Detection Methods for CVE-2025-71188
Indicators of Compromise
- Increasing kernel memory usage over time on LPC18xx-based systems
- Elevated reference counts on DMA mux platform device structures
- Kernel warning messages related to device reference counting anomalies
- System slowdown or instability after prolonged operation with DMA activity
Detection Strategies
- Monitor kernel memory statistics using /proc/meminfo for unexplained slab memory growth
- Use kernel debugging tools such as kmemleak to identify unreleased device references
- Enable kernel reference tracking debugging options (CONFIG_DEBUG_KOBJECT_RELEASE) to detect improper reference handling
- Review system logs for DMA subsystem warnings or errors
Monitoring Recommendations
- Implement periodic system health checks on embedded LPC18xx platforms
- Configure alerting thresholds for kernel memory consumption metrics
- Monitor DMA engine subsystem activity through kernel tracing (ftrace)

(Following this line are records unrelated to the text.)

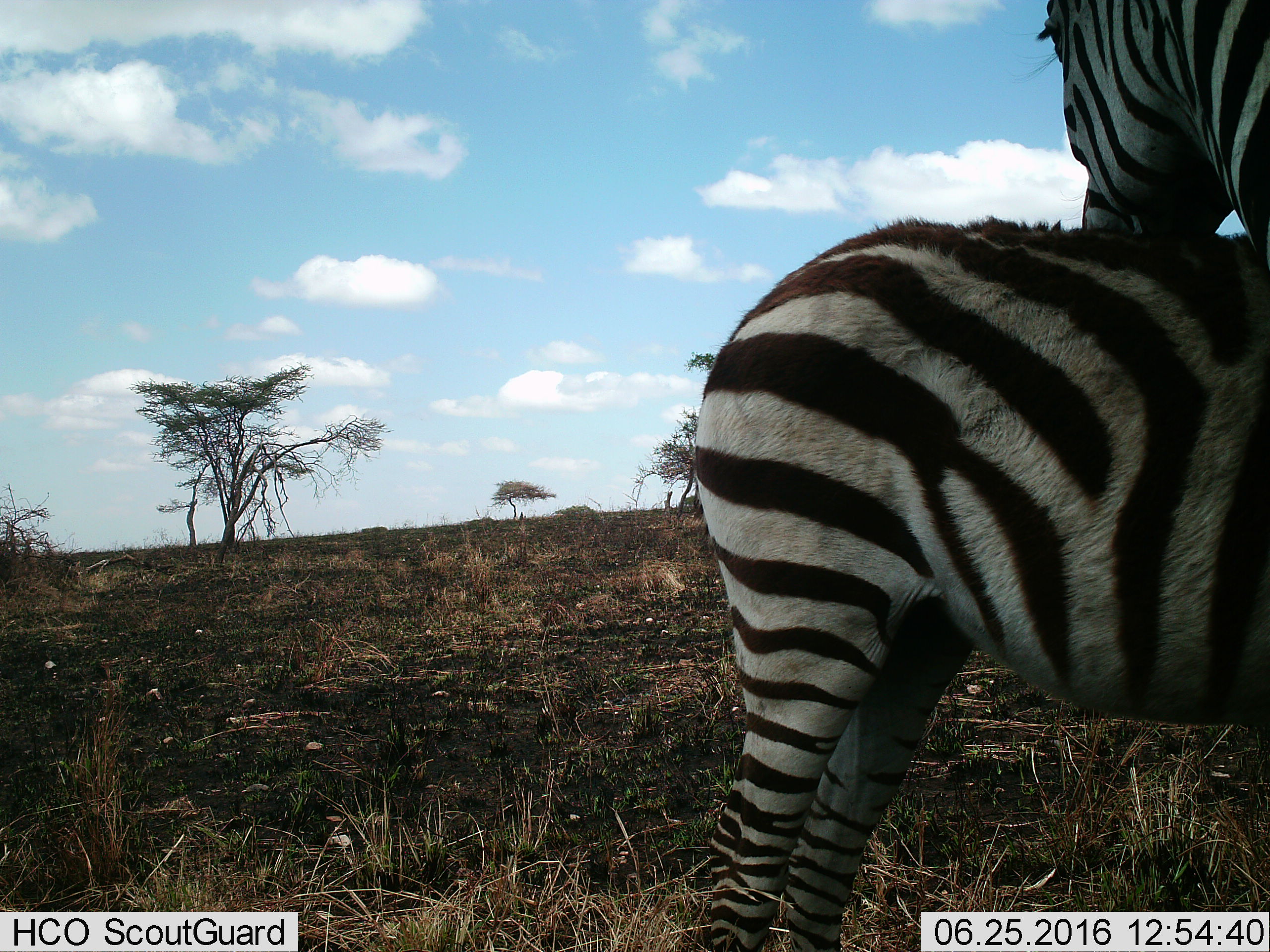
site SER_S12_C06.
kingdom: Animalia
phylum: Chordata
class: Mammalia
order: Perissodactyla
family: Equidae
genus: Equus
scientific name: Equus quagga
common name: plains zebra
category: zebraplains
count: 2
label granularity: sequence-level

- Establish baseline memory profiles for normal DMA operation patterns
How to Mitigate CVE-2025-71188
Immediate Actions Required
- Update the Linux kernel to a patched version containing the reference leak fix
- Review system deployment schedules to plan kernel update maintenance windows
- Monitor affected systems for memory exhaustion symptoms until patches are applied
- Consider reducing DMA route allocation frequency on critical systems as a temporary measure
Patch Information
The Linux kernel maintainers have released patches to address this vulnerability. The fix ensures that the device reference taken during DMA mux platform device lookup is properly released. Multiple patch commits have been made available for different kernel stable branches:
- Kernel Git Commit 1e47d80
- Kernel Git Commit 992eb80
- Kernel Git Commit 9fba97b
- Kernel Git Commit d4d6305
Workarounds
- Limit DMA multiplexer usage on affected systems where kernel updates cannot be immediately applied
- Implement scheduled system reboots to clear accumulated memory leaks on long-running embedded devices
- Disable the lpc18xx-dmamux driver if DMA multiplexing functionality is not required for the deployment
- Consider alternative DMA routing configurations that bypass the affected code path
# Check if the affected module is loaded
lsmod | grep lpc18xx
# View current kernel memory statistics
cat /proc/meminfo | grep -E "Slab|SReclaimable|SUnreclaim"
# Monitor DMA engine status
ls -la /sys/class/dma/
Disclaimer: This content was generated using AI. While we strive for accuracy, please verify critical information with official sources.